◆ Your task
Which lines in the records below contain the string "bbox"? Find each one and copy it in full.

◆ Input
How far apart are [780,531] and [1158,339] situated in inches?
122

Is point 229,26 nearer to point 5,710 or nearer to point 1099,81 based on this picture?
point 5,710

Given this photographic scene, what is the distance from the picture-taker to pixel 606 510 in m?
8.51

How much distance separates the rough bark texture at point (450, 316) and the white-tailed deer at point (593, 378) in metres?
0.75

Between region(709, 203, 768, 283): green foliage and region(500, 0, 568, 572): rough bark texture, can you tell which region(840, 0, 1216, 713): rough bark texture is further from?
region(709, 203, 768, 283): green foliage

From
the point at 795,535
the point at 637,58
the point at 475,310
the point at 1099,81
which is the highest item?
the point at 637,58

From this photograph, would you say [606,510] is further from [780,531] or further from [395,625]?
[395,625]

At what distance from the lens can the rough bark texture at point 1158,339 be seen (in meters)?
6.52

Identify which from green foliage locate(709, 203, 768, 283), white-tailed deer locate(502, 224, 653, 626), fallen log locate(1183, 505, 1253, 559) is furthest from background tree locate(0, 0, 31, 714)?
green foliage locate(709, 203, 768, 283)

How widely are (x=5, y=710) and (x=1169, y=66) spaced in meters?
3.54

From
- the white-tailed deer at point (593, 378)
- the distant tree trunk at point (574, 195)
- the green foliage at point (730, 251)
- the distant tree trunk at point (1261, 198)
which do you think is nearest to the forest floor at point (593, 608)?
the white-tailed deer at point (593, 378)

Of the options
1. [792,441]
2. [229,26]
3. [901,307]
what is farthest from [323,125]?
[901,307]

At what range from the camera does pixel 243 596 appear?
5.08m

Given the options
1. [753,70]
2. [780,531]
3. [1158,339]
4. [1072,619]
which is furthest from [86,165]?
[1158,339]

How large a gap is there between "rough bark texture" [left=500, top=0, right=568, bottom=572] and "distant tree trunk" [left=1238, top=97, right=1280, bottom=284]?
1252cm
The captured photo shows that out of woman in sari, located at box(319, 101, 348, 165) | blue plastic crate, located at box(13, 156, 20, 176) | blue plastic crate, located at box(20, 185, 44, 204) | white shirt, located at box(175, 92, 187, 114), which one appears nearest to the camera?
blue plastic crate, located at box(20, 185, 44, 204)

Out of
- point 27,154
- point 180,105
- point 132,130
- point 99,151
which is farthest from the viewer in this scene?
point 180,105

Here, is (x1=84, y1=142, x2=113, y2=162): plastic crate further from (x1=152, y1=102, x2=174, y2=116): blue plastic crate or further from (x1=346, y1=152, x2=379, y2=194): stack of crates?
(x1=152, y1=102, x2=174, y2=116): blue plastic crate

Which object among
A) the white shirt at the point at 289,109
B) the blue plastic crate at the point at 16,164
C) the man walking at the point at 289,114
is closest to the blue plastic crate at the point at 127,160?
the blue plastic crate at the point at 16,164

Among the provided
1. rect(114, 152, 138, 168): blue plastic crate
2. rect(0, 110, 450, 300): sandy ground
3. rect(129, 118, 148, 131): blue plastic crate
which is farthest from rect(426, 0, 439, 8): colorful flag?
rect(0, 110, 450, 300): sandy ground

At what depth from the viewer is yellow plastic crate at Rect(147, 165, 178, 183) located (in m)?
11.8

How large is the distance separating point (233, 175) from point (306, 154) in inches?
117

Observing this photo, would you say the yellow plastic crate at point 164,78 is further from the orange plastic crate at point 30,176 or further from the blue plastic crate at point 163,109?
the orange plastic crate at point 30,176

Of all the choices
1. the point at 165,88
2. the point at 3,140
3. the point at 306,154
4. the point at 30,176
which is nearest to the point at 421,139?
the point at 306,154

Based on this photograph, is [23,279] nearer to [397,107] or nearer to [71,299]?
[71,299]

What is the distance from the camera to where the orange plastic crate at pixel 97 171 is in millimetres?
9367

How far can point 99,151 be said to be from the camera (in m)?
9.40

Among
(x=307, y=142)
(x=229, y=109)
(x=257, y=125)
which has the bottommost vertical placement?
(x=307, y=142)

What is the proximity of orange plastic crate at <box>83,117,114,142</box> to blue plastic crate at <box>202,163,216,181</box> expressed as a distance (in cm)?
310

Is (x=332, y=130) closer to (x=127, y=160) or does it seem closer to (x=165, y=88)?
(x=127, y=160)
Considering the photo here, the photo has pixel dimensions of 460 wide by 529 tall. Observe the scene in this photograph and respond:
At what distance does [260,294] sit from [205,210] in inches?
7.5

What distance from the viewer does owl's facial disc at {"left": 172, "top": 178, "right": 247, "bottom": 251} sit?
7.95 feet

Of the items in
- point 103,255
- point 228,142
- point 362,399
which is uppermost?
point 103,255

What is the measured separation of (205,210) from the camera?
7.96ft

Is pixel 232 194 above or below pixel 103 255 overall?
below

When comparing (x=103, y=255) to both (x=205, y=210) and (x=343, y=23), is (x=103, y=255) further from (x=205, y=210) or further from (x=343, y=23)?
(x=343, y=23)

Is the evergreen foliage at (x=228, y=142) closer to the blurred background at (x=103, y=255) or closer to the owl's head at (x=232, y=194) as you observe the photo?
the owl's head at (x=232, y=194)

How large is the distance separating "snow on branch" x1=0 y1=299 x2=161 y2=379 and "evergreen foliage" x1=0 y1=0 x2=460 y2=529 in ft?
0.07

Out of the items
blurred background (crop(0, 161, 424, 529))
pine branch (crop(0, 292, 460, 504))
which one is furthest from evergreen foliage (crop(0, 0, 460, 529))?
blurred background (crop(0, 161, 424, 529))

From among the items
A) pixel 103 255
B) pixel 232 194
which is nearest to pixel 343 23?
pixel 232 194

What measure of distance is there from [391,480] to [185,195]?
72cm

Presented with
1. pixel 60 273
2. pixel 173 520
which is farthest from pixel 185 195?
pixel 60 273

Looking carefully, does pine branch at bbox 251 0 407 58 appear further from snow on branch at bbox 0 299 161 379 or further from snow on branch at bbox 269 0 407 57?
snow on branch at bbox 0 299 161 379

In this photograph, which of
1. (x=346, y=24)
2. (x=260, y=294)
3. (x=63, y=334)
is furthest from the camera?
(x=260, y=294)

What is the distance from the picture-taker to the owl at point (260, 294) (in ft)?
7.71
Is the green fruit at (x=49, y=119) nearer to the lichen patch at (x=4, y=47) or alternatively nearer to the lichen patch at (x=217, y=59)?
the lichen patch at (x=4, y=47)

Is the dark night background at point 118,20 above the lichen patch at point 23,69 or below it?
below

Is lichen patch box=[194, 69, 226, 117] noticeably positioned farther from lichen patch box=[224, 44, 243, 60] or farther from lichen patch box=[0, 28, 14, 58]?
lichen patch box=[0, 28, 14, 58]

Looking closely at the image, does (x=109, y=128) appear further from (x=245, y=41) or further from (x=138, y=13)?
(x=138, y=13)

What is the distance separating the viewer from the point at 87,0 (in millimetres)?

◆ The reply
Looking carefully, does pine branch at bbox 251 0 407 58 appear further from snow on branch at bbox 0 299 161 379 or further from snow on branch at bbox 269 0 407 57?
snow on branch at bbox 0 299 161 379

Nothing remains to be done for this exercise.